┌─ Material provided
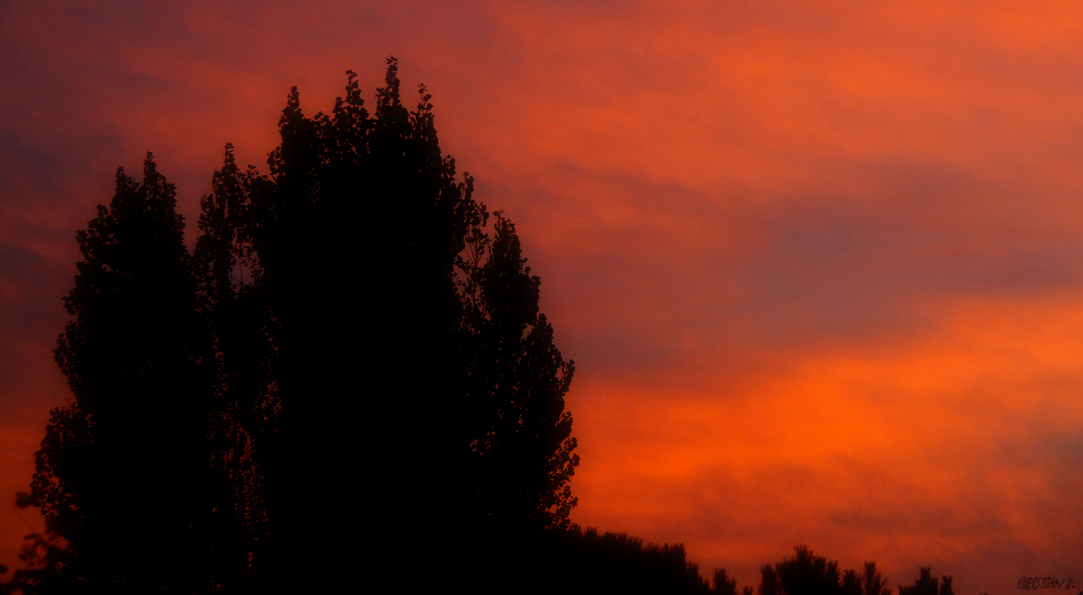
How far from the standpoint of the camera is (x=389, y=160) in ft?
64.9

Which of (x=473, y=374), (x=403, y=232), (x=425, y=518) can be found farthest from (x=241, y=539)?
(x=403, y=232)

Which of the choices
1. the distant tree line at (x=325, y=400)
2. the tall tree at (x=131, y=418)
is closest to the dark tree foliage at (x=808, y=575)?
the distant tree line at (x=325, y=400)

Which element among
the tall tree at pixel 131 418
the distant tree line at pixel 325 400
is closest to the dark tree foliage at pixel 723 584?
the distant tree line at pixel 325 400

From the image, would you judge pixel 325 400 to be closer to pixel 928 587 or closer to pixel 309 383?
pixel 309 383

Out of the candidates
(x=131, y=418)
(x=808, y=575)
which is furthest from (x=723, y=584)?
Result: (x=131, y=418)

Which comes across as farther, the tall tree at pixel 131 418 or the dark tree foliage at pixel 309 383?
the tall tree at pixel 131 418

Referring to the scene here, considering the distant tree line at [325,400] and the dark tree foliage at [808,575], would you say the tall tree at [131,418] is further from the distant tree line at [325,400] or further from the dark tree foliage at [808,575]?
the dark tree foliage at [808,575]

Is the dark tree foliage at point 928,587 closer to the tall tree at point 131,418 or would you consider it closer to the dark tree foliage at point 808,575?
the dark tree foliage at point 808,575

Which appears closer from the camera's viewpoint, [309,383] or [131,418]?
[309,383]

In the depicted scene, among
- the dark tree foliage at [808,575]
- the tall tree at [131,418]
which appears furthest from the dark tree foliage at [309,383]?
the dark tree foliage at [808,575]

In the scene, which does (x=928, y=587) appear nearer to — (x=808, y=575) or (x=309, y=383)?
(x=808, y=575)

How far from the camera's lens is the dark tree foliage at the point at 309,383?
1831 cm

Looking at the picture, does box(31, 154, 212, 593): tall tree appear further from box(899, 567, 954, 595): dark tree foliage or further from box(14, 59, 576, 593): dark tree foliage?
box(899, 567, 954, 595): dark tree foliage

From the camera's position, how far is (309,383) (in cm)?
1853
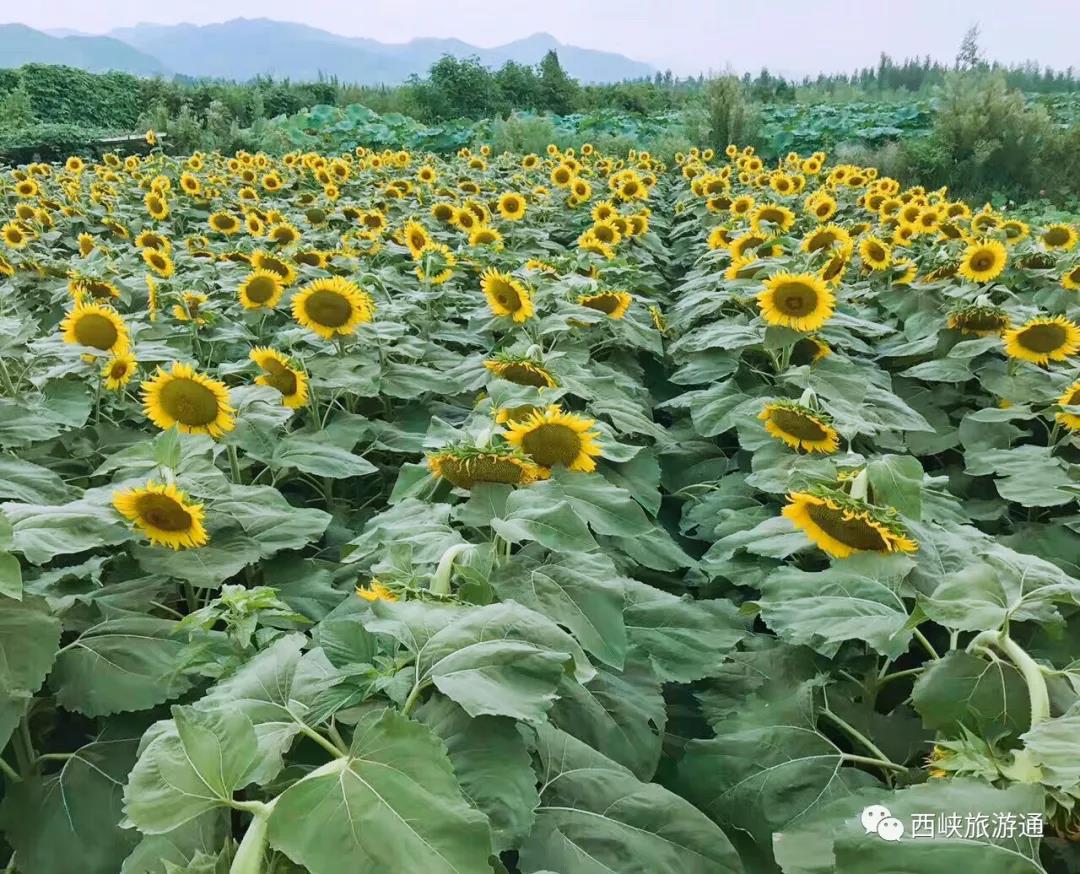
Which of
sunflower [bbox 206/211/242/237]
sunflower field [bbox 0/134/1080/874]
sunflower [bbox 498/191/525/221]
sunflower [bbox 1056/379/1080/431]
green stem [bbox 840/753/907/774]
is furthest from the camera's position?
sunflower [bbox 498/191/525/221]

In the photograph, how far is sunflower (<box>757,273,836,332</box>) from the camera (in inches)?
123

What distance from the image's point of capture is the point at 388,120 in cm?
1898

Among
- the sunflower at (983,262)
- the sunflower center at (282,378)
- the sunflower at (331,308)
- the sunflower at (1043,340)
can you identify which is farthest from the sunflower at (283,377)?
the sunflower at (983,262)

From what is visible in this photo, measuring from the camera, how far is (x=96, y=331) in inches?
112

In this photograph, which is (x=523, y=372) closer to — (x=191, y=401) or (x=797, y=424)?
(x=797, y=424)

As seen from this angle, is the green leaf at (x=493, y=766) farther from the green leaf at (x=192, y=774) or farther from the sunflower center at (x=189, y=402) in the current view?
the sunflower center at (x=189, y=402)

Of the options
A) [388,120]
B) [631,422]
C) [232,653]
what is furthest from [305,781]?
[388,120]

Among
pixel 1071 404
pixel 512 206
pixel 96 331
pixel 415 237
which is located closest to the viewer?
pixel 1071 404

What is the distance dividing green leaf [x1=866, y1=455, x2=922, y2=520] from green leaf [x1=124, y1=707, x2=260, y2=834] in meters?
1.31

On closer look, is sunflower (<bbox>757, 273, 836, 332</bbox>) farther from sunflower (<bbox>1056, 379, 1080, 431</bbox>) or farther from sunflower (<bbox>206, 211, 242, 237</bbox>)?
sunflower (<bbox>206, 211, 242, 237</bbox>)

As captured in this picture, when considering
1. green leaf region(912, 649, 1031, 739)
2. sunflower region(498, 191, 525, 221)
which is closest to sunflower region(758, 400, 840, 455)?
green leaf region(912, 649, 1031, 739)

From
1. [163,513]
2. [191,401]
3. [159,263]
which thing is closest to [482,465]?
[163,513]

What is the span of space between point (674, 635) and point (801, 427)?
945mm

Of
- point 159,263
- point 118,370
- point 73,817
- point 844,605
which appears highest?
point 159,263
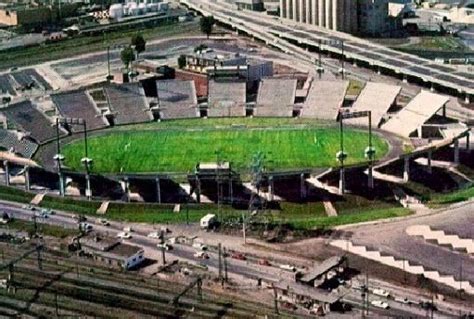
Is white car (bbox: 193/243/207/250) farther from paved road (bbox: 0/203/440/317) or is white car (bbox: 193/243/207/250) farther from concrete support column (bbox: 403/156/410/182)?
concrete support column (bbox: 403/156/410/182)

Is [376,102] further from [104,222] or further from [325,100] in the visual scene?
[104,222]

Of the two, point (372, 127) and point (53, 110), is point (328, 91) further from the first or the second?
point (53, 110)

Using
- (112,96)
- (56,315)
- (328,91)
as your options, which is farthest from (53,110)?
(56,315)

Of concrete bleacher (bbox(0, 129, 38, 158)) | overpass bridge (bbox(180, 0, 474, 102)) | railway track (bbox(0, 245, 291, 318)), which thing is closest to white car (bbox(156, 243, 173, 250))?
railway track (bbox(0, 245, 291, 318))

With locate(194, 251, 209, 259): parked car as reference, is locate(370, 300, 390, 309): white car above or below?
below

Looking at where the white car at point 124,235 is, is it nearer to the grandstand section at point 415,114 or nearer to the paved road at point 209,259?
the paved road at point 209,259

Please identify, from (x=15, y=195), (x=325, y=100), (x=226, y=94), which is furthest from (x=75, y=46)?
(x=15, y=195)

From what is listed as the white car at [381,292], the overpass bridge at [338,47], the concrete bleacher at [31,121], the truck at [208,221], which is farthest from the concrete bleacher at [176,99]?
the white car at [381,292]
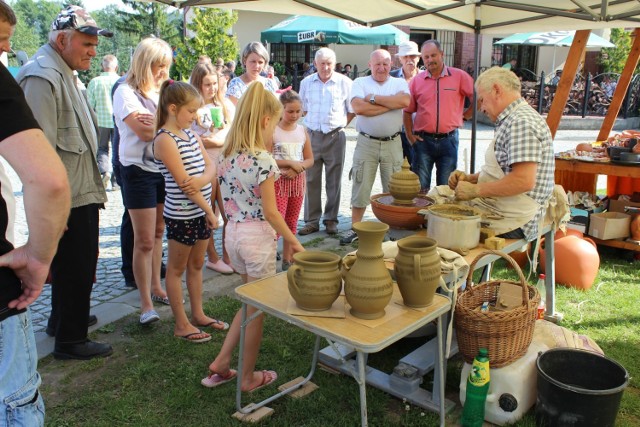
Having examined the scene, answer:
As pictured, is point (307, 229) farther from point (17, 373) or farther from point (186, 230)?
point (17, 373)

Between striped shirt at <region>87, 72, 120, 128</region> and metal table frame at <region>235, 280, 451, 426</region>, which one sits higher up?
striped shirt at <region>87, 72, 120, 128</region>

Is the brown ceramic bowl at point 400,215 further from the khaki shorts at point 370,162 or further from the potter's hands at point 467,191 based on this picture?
the khaki shorts at point 370,162

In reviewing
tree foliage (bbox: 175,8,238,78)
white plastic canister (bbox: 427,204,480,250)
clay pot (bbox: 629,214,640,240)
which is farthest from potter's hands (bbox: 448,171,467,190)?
tree foliage (bbox: 175,8,238,78)

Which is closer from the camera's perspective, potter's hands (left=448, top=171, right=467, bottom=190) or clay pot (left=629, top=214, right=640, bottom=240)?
potter's hands (left=448, top=171, right=467, bottom=190)

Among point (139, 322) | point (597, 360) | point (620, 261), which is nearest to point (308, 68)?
point (620, 261)

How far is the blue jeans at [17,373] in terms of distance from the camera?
1.67 meters

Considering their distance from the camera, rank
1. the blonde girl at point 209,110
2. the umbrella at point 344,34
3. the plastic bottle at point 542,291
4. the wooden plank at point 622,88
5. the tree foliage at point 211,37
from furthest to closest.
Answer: the tree foliage at point 211,37
the umbrella at point 344,34
the wooden plank at point 622,88
the blonde girl at point 209,110
the plastic bottle at point 542,291

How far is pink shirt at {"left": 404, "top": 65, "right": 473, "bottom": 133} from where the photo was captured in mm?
5891

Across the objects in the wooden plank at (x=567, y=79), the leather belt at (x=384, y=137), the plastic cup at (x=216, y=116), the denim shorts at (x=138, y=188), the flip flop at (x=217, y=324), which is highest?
the wooden plank at (x=567, y=79)

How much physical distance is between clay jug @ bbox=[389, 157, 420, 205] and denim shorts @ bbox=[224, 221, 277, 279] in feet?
2.85

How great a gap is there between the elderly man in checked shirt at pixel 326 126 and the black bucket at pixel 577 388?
350 centimetres

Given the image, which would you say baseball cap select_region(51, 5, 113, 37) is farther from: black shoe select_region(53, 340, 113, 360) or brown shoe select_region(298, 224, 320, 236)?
brown shoe select_region(298, 224, 320, 236)

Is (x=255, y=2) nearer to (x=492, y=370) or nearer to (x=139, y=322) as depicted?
(x=139, y=322)

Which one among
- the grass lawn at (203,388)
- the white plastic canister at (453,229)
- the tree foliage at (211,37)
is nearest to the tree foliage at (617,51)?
the tree foliage at (211,37)
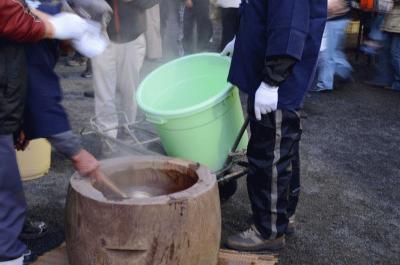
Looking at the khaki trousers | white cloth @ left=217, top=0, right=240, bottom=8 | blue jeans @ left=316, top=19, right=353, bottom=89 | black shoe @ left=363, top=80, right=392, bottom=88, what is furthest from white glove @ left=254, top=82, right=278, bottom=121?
the khaki trousers

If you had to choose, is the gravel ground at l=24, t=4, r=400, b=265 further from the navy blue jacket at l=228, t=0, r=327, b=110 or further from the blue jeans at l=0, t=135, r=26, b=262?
the navy blue jacket at l=228, t=0, r=327, b=110

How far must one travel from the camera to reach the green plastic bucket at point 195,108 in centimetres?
335

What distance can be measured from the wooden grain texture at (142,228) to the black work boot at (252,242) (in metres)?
0.91

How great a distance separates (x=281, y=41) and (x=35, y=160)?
7.79 feet

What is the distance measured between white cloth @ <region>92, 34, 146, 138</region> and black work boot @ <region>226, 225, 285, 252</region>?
161 cm

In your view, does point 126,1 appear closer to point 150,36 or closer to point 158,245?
point 158,245

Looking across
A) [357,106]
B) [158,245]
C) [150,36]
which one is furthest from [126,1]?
[150,36]

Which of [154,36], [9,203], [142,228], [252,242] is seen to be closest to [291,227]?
[252,242]

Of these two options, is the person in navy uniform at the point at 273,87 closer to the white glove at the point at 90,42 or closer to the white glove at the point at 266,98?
the white glove at the point at 266,98

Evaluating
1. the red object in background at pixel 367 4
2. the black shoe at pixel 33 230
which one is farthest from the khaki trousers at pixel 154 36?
the black shoe at pixel 33 230

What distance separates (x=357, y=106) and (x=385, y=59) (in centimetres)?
124

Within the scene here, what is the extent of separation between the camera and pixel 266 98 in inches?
117

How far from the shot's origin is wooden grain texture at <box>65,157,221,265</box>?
89.1 inches

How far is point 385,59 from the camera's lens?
7.45 m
└─
> [Aim] Rewrite the entries starting with the line that contains "Within the scene" and going on through the end of the entries, replacing "lens" with "position" and leaving everything else unchanged.

> [Expected answer]
Within the scene here, what is the extent of separation between the camera and pixel 266 98 in inches?
117

How far from the shot's origin is wooden grain texture at <box>65,157,221,265</box>?
89.1 inches

How far is point 385,59 from the camera's position?
7.45 m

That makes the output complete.